Description of the task:
Can you copy out every one of the entries below word for word, without changing anything?

Entries on spatial positioning:
-=-=-

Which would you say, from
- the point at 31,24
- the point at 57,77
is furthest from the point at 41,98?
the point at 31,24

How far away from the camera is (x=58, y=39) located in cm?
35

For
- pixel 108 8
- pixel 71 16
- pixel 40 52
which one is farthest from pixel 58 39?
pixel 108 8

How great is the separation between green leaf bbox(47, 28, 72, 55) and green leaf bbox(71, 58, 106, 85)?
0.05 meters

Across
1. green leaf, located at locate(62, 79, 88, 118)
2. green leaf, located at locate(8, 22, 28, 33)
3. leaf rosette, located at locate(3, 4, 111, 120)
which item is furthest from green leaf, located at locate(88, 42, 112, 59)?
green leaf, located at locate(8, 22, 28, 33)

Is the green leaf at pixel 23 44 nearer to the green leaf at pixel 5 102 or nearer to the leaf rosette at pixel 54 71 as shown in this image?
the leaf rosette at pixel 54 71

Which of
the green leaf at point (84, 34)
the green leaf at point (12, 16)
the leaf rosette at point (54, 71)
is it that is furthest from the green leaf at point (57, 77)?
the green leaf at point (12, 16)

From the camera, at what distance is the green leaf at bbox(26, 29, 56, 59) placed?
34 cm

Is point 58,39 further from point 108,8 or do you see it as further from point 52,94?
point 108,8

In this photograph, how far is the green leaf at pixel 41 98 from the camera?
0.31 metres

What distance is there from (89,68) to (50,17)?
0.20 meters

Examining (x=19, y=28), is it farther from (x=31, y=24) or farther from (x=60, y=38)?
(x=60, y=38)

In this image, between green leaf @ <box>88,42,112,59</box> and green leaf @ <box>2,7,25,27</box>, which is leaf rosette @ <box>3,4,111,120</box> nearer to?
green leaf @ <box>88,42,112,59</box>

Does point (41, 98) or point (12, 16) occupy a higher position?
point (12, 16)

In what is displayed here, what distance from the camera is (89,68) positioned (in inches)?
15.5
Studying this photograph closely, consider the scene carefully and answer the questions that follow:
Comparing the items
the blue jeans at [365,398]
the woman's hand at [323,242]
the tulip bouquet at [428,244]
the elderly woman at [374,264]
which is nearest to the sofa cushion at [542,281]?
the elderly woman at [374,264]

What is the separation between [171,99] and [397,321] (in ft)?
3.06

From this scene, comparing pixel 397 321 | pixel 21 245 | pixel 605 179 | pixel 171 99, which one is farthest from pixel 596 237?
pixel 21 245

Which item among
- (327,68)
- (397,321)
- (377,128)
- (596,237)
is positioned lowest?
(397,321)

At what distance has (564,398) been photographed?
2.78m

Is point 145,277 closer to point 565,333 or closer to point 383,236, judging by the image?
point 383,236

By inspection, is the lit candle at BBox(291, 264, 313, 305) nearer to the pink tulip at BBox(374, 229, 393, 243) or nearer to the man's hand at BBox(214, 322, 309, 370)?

-=-=-

Solution:
Which would you say, from
- the point at 31,24
- the point at 57,77
is furthest from the point at 41,98?
the point at 31,24

How far away from the camera is (x=58, y=39) located in cm?
35

For
- pixel 108 8
- pixel 71 16
- pixel 40 52
which one is farthest from pixel 58 39?
pixel 108 8

How great is the separation between green leaf bbox(47, 28, 72, 55) and green leaf bbox(71, 58, 106, 85)?
0.05 meters

Across
1. green leaf, located at locate(62, 79, 88, 118)
2. green leaf, located at locate(8, 22, 28, 33)
3. leaf rosette, located at locate(3, 4, 111, 120)
which item is furthest from green leaf, located at locate(88, 42, 112, 59)?
green leaf, located at locate(8, 22, 28, 33)

Is the green leaf at pixel 23 44 nearer to the green leaf at pixel 5 102 or nearer to the leaf rosette at pixel 54 71 as shown in this image?
the leaf rosette at pixel 54 71

Which of
the green leaf at point (84, 34)
the green leaf at point (12, 16)
the leaf rosette at point (54, 71)
is it that is furthest from the green leaf at point (57, 77)?
the green leaf at point (12, 16)

From the camera, at what distance is the green leaf at bbox(26, 29, 56, 59) placed?
34 cm

Is point 58,39 further from point 108,8 or do you see it as further from point 52,94?
point 108,8

In this photograph, how far is the green leaf at pixel 41 98 from the camera?
0.31 metres

What distance is there from (89,68) to (50,17)?
0.20 meters

Examining (x=19, y=28), is it farther from (x=31, y=24) or farther from (x=60, y=38)?
(x=60, y=38)

In this image, between green leaf @ <box>88,42,112,59</box> and green leaf @ <box>2,7,25,27</box>, which is leaf rosette @ <box>3,4,111,120</box> nearer to?
green leaf @ <box>88,42,112,59</box>

Does point (41, 98) or point (12, 16) occupy a higher position?
point (12, 16)

In what is displayed here, what distance from the camera is (89,68) positioned (in inches)?
15.5
Studying this photograph closely, consider the scene carefully and answer the questions that follow:
Comparing the items
the blue jeans at [365,398]
the woman's hand at [323,242]
the tulip bouquet at [428,244]
the elderly woman at [374,264]
which is nearest to the sofa cushion at [542,281]?
the elderly woman at [374,264]

What is the separation between [171,99] and [397,321] (in ft)?
3.06

From this scene, comparing pixel 397 321 | pixel 21 245 | pixel 605 179 | pixel 171 99, which one is farthest from pixel 596 237?
pixel 21 245

Which item among
- (327,68)
- (397,321)
- (377,128)
- (596,237)
is positioned lowest?
(397,321)

At what distance has (564,398) been photographed?
2.78m

Is point 145,277 closer to point 565,333 or closer to point 383,236, judging by the image?
point 383,236

By inspection, is the lit candle at BBox(291, 264, 313, 305) nearer to the pink tulip at BBox(374, 229, 393, 243) or nearer to the man's hand at BBox(214, 322, 309, 370)?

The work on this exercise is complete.